Security & Privacy
Overview
PG Atlas handles public ecosystem data (dependency graphs, metrics, pony factor from git logs) with no personal user data in v0 (read-only API/dashboard, no accounts/logins). Security and privacy design emphasizes defense-in-depth, minimalism, and transparency to protect ecosystem integrity and community trust.
Core principles:
- Privacy-first: No tracking of individual users; avoid cookies/session storage.
- Personal data minimization: Collect zero PII; git logs processed only for aggregate contributor stats (no email exposure).
- Auditability for maintainers: Multiple community maintainers access backend — all actions logged immutably.
- CIA triad alignment:
- Confidentiality (public data only, but protect ingest sources)
- Integrity (verified inputs, reproducible metrics)
- Availability (resilient hosting, DoS mitigation)
Threat model (v0):
- Primary risks:
- API abuse/DoS
- ingestion tampering (fake SBOMs)
- maintainer compromise
- Low risk: Data exfiltration (all public anyway).
Confidentiality
- Data classification: All stored/computed data public by design (open-source manifests, git logs, metrics).
- Ingest protection: SBOM webhooks validate GitHub signatures (if Action-signed) or repo provenance; shadow crawls from trusted registries only.
- No secrets exposure: API keys/secrets in environment variables or provider vaults; never in repo.

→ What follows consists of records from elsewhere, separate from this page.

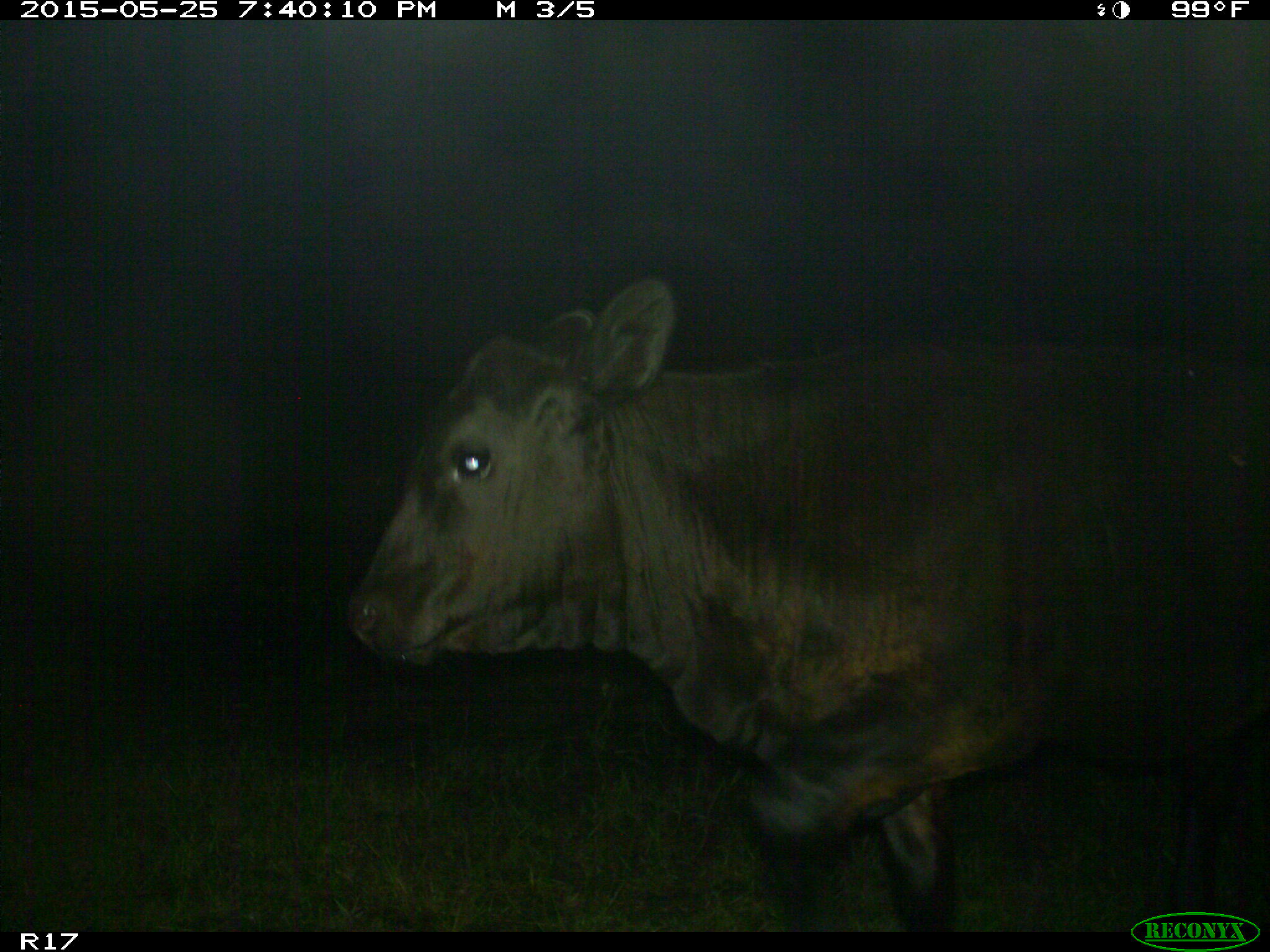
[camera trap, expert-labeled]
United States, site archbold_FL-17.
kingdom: Animalia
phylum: Chordata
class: Mammalia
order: Artiodactyla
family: Bovidae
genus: Bos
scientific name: Bos taurus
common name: domestic cow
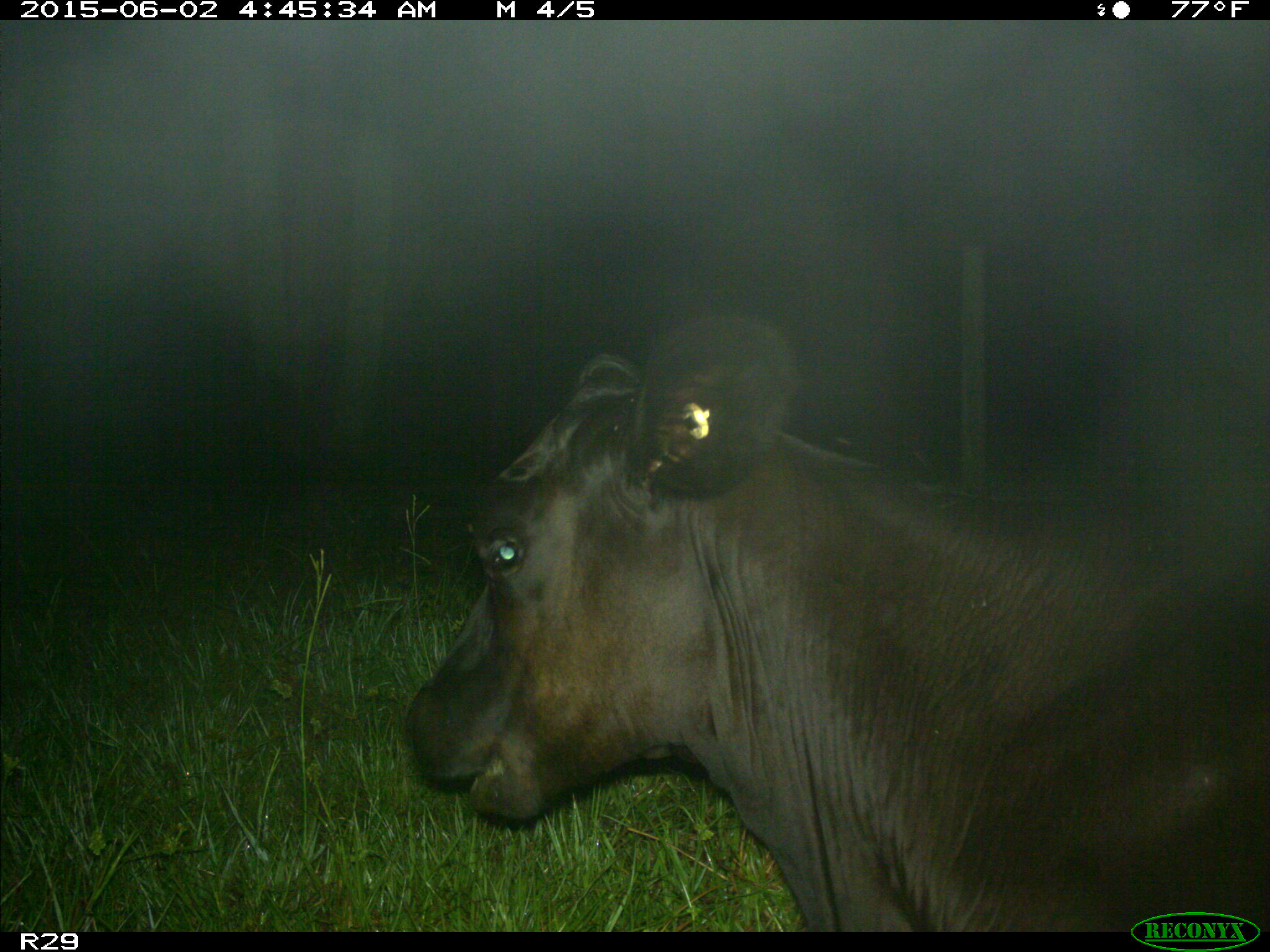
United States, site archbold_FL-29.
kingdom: Animalia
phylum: Chordata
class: Mammalia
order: Artiodactyla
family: Bovidae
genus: Bos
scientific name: Bos taurus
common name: domestic cow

- Future: Optional maintainer 2FA/multi-sig for admin actions.
Integrity
- Input validation: Strict schema checks on SBOMs (CycloneDX/SPDX validation libraries); reject malformed.
- Reproducibility: Raw artifacts retained; metric computation is deterministic.
- Maintainer actions: Audit log all admin changes insofar this is possible.
- Code integrity: Signed Git commits; dependabot alerts; reproducible builds where possible.
Open practice: Public issue tracker for reported discrepancies (e.g., wrong edges) — resolved via PR.
Availability
- DoS mitigation: API rate limiting (token bucket); CDN caching for static/dashboard.
- Resilience: Provider health checks/auto-restart; database backups (daily snapshots).
- Incident response: Health endpoint and error monitoring; rollback via git/deploy history.
- Scalability guardrails: Single-machine limits enforced; alert on resource spikes.
Privacy-Specific Measures
- Web analytics: Plausible — cookie-less, privacy-respecting aggregate stats only (page views, referrers anonymized).
- No trackers: Avoid Google Analytics, Meta pixels, etc.; no client-side fingerprinting.
- Dashboard: Local storage optional for preferences (e.g., dark mode) — no server sync.
- Git log handling: Obfuscate author emails by hashing or ellipsis redaction.
Open Questions
- Maintainer access method (SSH keys vs.
provider IAM roles)? - Formal incident response playbook needed for v0 launch?
- SBOM signature enforcement level (optional vs. required)?